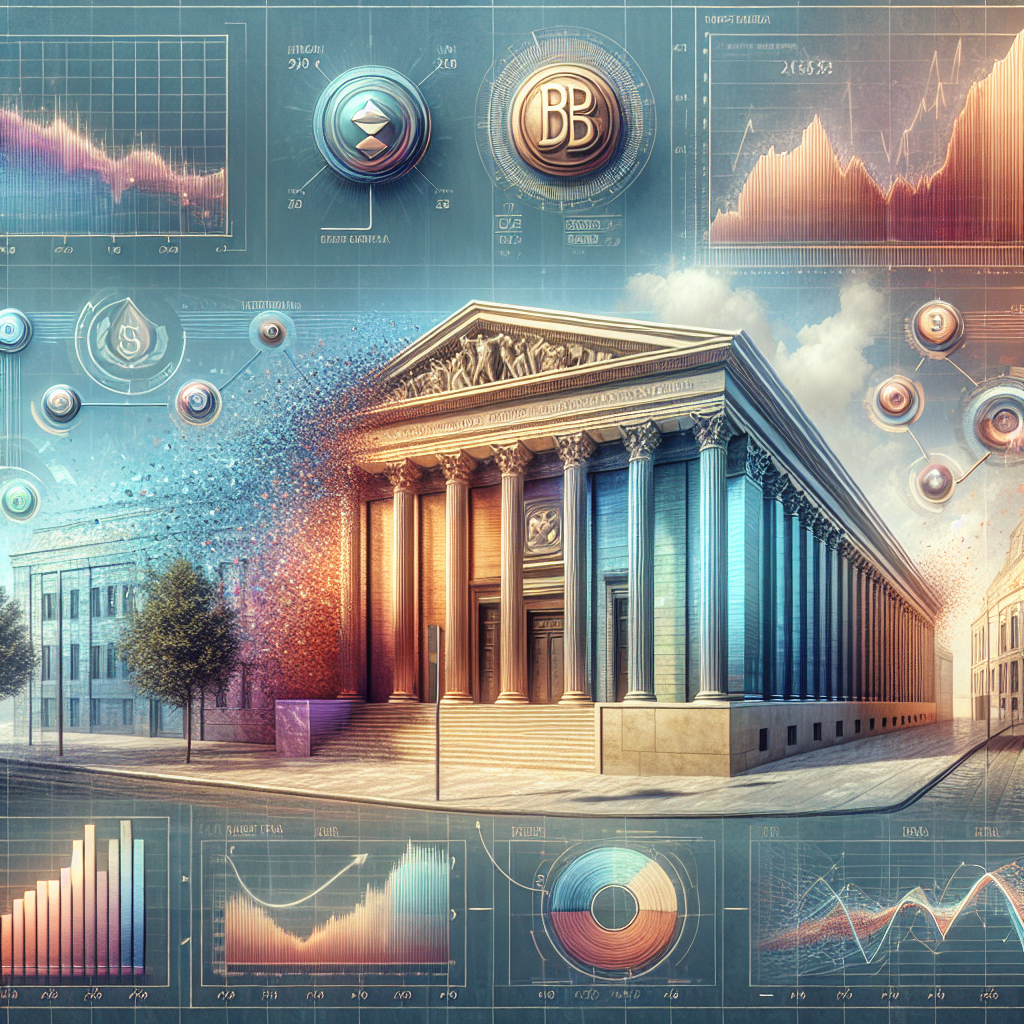 Bank of England maintains interest rates at highest level in 16 years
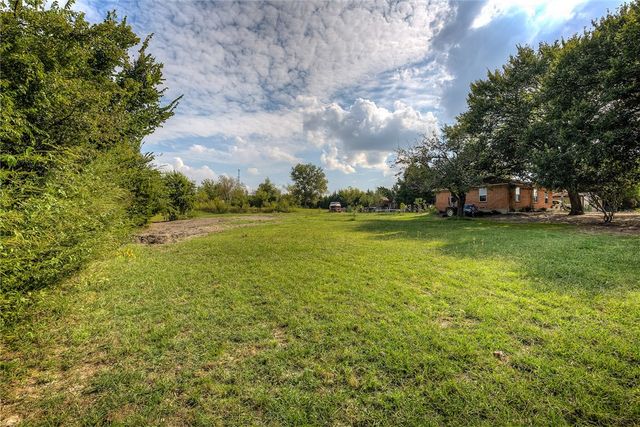 5627 Horizon Road, Rockwall, TX 75032
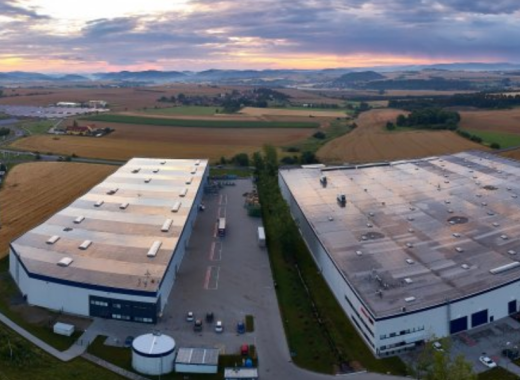 magazyny-do-wynajecia-park-d5-horovice-praha-h7mnz78uh_1074x600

_Prompt_
Take the line containing "5627 Horizon Road, Rockwall, TX 75032" as the first line and the last line of the data above as the final one, and output exactly the lines between them, inclusive, with no pictures.

_Result_
 5627 Horizon Road, Rockwall, TX 75032
 magazyny-do-wynajecia-park-d5-horovice-praha-h7mnz78uh_1074x600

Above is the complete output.